Après 42 mois d’un programme macroéconomique à plusieurs volets, encadré par le Fonds Monétaire International (FMI), le Conseil d’Administration valide le versement d’une nouvelle, et dernière tranche, au profit de Nouakchott.

En effet, le  gouvernement mauritanien va bénéficier d’un décaissement de  65,88 millions de Droits de Tirage Spéciaux (DTS), soit 91millions de dollars, du Fonds Monétaire International (FMI), suite à la conclusion  par le Conseil d’Administration, des cinquièmes revues des accords au titre de la Facilité  Élargie de Crédit (FEC) et du Mécanisme Élargi de Crédit (MEDC), ainsi que la quatrième revue dans le cadre de la Facilité pour la Résilience et la Durabilité (FRD), annonce un communiqué  de l’institution, rendu public à la veille du week-end.

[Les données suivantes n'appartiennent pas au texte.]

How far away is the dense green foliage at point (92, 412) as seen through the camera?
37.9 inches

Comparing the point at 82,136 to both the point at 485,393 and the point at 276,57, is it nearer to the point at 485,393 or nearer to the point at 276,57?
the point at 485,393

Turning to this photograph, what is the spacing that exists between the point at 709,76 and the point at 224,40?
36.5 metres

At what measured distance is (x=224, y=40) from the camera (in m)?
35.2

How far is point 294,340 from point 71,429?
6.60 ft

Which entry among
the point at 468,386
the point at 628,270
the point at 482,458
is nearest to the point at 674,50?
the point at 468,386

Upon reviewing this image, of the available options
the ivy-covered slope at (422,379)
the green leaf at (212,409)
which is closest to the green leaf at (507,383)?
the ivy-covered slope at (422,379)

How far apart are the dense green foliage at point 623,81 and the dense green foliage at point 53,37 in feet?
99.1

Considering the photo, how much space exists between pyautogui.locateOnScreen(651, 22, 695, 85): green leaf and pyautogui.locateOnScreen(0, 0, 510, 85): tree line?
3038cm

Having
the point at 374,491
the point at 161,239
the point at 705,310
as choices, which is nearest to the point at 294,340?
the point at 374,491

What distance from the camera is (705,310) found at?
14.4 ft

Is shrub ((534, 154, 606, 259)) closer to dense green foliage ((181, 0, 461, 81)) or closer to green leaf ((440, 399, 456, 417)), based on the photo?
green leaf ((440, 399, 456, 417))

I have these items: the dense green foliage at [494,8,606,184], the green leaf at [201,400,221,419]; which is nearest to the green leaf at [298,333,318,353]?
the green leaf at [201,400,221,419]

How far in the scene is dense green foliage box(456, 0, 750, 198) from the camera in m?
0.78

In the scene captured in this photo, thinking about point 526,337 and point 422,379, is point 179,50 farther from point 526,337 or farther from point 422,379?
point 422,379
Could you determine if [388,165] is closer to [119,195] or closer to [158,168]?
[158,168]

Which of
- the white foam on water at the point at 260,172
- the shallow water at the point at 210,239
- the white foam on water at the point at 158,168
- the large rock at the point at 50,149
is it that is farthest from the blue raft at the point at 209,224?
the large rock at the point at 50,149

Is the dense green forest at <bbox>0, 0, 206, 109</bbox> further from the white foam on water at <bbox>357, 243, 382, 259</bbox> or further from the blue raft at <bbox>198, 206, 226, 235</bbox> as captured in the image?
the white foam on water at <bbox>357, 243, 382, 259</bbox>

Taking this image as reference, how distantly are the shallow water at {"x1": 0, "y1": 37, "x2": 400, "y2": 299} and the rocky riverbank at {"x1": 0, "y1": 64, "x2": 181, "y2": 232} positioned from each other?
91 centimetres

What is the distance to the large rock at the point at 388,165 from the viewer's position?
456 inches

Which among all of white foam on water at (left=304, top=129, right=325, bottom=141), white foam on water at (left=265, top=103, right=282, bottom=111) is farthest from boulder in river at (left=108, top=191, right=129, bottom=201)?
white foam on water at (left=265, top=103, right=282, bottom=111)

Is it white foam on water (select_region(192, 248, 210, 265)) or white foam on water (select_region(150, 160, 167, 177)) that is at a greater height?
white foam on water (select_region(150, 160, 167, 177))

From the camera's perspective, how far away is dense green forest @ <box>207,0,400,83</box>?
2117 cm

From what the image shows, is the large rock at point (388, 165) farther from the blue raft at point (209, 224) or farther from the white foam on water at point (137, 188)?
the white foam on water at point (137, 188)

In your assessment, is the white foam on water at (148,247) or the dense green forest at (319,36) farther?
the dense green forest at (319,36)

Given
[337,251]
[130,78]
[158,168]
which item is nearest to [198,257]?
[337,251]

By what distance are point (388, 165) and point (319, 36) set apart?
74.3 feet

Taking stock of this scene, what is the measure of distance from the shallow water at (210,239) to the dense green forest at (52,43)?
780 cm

Ces accords combinés sont le résultat d’un processus qui s’est déroulé sur une période de 42 mois.
Le total des décaissements atteint un chiffre de 191,8 millions de Droits de Tirages Spéciaux (DTS), soit 258 millions de Dollars.
Le document du FMI annonce “qu’après une forte progression en 2024, avec 6,3%, l’activité économique devrait ralentir en 2025, à 4,2%, sous l’effet d’une contraction du secteur extractif, et ce en dépit de la poursuite d’une performance solide des activités non extractives.

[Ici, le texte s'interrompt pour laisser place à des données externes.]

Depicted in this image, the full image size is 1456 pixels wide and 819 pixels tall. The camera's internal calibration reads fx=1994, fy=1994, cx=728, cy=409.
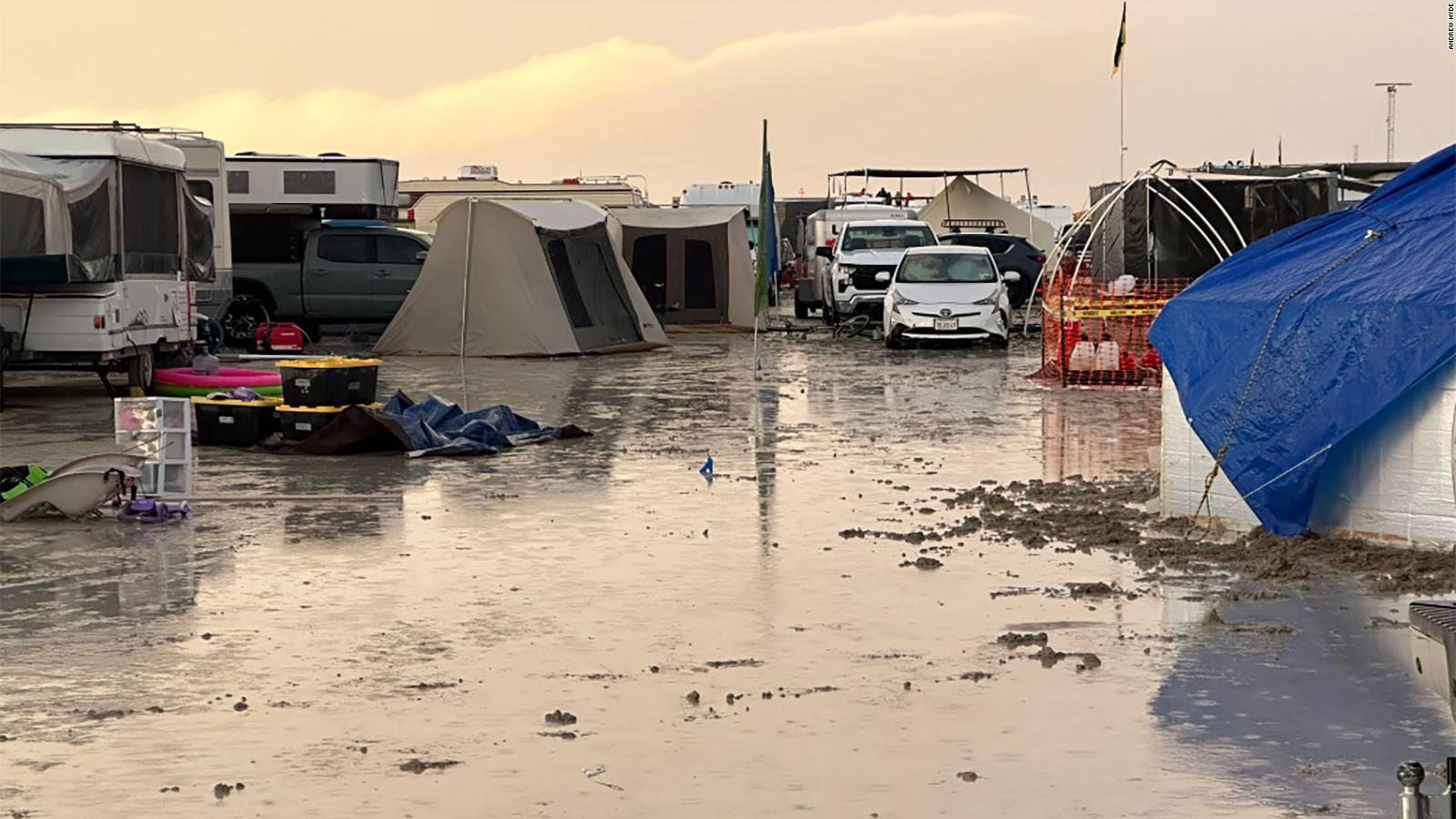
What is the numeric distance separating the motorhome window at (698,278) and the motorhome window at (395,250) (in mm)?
6080

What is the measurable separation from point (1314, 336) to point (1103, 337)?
12.1 m

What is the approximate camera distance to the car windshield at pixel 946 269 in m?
28.9

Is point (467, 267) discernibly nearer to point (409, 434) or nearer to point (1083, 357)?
point (1083, 357)

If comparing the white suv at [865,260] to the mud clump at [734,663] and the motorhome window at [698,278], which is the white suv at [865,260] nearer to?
the motorhome window at [698,278]

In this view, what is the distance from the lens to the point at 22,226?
18.9 meters

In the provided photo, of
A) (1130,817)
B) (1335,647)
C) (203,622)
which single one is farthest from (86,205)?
(1130,817)

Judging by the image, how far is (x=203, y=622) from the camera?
29.1 feet

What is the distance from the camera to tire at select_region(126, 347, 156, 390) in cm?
2019

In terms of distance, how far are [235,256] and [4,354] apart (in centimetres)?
1264

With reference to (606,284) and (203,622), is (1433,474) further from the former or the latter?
(606,284)

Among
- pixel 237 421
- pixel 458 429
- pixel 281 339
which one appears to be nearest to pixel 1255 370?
pixel 458 429

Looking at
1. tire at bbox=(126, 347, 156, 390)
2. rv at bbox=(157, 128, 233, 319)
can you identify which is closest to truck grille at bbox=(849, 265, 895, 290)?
rv at bbox=(157, 128, 233, 319)

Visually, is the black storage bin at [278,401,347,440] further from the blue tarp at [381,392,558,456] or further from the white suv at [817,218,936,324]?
the white suv at [817,218,936,324]

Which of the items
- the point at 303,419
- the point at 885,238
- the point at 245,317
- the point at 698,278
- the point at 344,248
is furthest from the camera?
the point at 698,278
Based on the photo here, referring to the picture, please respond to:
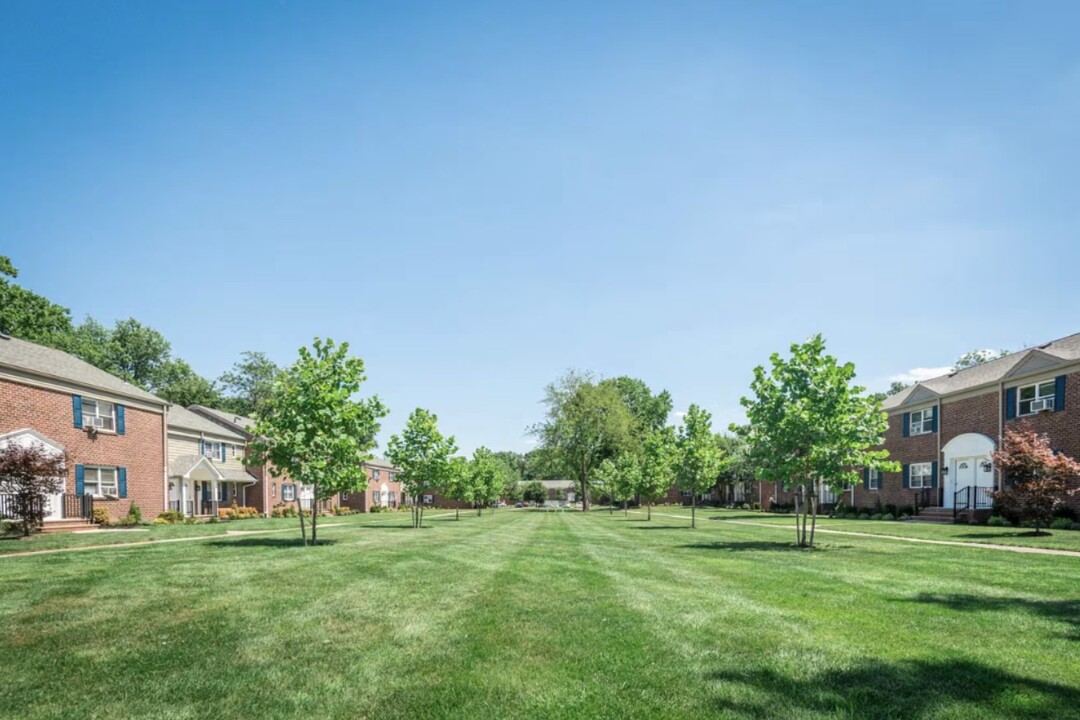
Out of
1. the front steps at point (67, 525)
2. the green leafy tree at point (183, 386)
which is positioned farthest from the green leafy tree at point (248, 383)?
the front steps at point (67, 525)

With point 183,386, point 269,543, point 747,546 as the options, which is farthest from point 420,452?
point 183,386

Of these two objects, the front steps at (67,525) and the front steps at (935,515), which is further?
the front steps at (935,515)

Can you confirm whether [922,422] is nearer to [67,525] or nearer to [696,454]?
[696,454]

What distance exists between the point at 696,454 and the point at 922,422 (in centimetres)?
1544

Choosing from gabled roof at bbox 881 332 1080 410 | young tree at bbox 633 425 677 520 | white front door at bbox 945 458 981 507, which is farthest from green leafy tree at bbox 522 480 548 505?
white front door at bbox 945 458 981 507

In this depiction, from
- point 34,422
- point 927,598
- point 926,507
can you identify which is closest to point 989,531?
point 926,507

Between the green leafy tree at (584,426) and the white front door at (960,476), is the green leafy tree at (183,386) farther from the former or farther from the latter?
the white front door at (960,476)

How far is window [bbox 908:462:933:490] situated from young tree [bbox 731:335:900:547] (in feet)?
69.3

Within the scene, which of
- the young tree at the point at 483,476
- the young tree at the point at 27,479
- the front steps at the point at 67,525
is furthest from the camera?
the young tree at the point at 483,476

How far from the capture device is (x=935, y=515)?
1182 inches

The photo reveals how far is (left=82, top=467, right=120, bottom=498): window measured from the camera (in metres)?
26.4

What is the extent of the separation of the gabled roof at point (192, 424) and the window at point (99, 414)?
6.79 m

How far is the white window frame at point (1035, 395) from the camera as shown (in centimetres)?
2567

Dans un contexte d’incertitudes mondiales exacerbées, de risques sécuritaires régionaux croissants, les perspectives à moyen terme, restent favorables, soutenues par le programme d’infrastructures du gouvernement et des investissements privés.

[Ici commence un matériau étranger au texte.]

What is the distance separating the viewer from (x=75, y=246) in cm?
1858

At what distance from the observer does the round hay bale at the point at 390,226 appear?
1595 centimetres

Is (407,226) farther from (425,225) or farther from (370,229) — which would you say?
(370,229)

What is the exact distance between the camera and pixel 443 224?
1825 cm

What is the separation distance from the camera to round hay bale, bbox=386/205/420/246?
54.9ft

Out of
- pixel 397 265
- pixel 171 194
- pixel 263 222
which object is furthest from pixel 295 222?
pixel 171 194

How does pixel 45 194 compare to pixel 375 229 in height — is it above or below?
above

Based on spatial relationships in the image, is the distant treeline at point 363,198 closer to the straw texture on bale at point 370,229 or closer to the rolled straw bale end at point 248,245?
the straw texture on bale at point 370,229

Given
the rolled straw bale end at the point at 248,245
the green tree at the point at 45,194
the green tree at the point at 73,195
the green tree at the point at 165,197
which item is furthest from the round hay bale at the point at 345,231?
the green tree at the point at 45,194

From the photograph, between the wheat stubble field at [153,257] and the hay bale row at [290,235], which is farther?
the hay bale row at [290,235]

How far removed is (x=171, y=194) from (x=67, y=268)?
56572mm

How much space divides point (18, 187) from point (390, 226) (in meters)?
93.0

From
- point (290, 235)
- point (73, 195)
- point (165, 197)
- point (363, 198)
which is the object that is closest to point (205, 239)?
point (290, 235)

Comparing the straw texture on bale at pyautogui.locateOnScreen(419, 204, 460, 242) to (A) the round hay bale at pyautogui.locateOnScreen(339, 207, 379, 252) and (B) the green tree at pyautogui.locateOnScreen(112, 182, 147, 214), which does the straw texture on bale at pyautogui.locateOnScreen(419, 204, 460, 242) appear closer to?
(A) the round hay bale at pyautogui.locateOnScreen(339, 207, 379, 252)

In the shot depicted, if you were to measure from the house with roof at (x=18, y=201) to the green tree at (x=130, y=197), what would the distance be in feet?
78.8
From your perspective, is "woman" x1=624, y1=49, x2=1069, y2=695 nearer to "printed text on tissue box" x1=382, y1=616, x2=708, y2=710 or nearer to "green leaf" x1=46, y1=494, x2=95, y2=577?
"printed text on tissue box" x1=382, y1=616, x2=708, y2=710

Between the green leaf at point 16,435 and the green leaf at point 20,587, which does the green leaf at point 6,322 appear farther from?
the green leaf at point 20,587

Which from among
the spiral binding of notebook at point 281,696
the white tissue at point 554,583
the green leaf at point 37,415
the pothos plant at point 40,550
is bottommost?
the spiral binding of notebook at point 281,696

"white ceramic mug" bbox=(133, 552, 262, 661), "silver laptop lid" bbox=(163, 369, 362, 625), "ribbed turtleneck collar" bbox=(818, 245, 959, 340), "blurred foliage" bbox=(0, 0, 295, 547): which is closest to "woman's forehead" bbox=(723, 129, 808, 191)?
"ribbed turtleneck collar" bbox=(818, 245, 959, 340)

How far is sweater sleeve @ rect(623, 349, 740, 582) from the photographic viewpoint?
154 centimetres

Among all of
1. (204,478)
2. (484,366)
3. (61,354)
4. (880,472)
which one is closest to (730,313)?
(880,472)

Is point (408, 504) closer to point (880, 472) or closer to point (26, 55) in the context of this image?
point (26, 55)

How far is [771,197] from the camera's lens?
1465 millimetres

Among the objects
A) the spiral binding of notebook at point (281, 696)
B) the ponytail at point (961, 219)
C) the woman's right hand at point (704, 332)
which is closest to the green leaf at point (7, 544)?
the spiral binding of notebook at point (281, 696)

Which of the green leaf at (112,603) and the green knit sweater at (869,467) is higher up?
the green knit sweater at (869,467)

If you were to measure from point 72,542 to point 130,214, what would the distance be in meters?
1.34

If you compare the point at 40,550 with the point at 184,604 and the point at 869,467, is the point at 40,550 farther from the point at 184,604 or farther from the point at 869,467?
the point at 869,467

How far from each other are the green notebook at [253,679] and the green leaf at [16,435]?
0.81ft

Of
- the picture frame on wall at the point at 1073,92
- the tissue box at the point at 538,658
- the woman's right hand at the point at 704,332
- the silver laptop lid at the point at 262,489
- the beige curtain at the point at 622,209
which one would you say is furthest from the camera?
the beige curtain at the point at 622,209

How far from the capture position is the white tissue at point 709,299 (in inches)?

Les réformes dans les domaines de la gouvernance et des secteurs monétaire et financier, des politiques d’investissement et de formation professionnelle, devraient soutenir les efforts visant à diversifier l’économie au delà des industries extractives”.
Ainsi “malgré un ralentissement de la croissance, attendue en 2025, l’économie mauritanienne continue à faire preuve de résilience, soutenue par des politiques prudentes et bien calibrées, une gestion budgétaire prudente, y compris la mise en œuvre de l’institutionnalisation prévue de l’ancrage budgétaire, l’appui à moyen terme à la stabilisation de la dette.
Le déficit du compte courant devrait être réduit en 2025, alors que les réserves de change sont restées à des niveaux confortables “.  
Le communiqué signale que dans le cadre de l’accord de Facilité Élargie de Crédit (FEC) et du Mécanisme Élargi de Crédit   “la performance du programme est restée sur une bonne trajectoire, avec la réalisation de toutes les cibles qualitatives de fin juin 2025 et les objectifs indicatifs de fin septembre 2025, ceux  relatifs aux critères de performance quantitatifs ont été atteints, et sur neuf (9) repères structurels prévus pour décembre 2025, tous ont été réalisés, sauf deux (2) ont été réalisés”.
  
 
Analysant la situation de l’économie nationale, la déclaration du FMI, pousse vers “ la modernisation du cadre des politiques macro-économiques, y compris à travers l’institutionnalisation de l’ancrage budgétaire et une transition résolue vers un régime de change flexible, contribuerait à renforcer la résilience de la Mauritanie face aux chocs, dans un contexte d’incertitudes mondiales et d’escalade des risques sécuritaires au niveau régional”.
Par ailleurs, le document du FMI formule d’autres recommandations “ une opérationnalisation prompte de l’Autorité Nationale de Lutte contre la Corruption, ainsi que la mise en œuvre effective et dans les délais, des lois relatives à la déclaration de patrimoine et d’intérêt, aux entreprises publiques et à la Zone Franche de Nouadhibou (ZFN), des mesures qui renforceraient la gouvernance et amélioreraient le climat des affaires”.
Dans le même temps “l’accélération de l’agenda des réformes climatiques, y compris l’introduction d’un mécanisme automatique de tarification des produits pétroliers parallèlement à des mesures compensatoires ciblées, devrait renforcer la résilience de la Mauritanie au changement climatique et créer des marges budgétaires pour répondre aux importants besoins de développement”.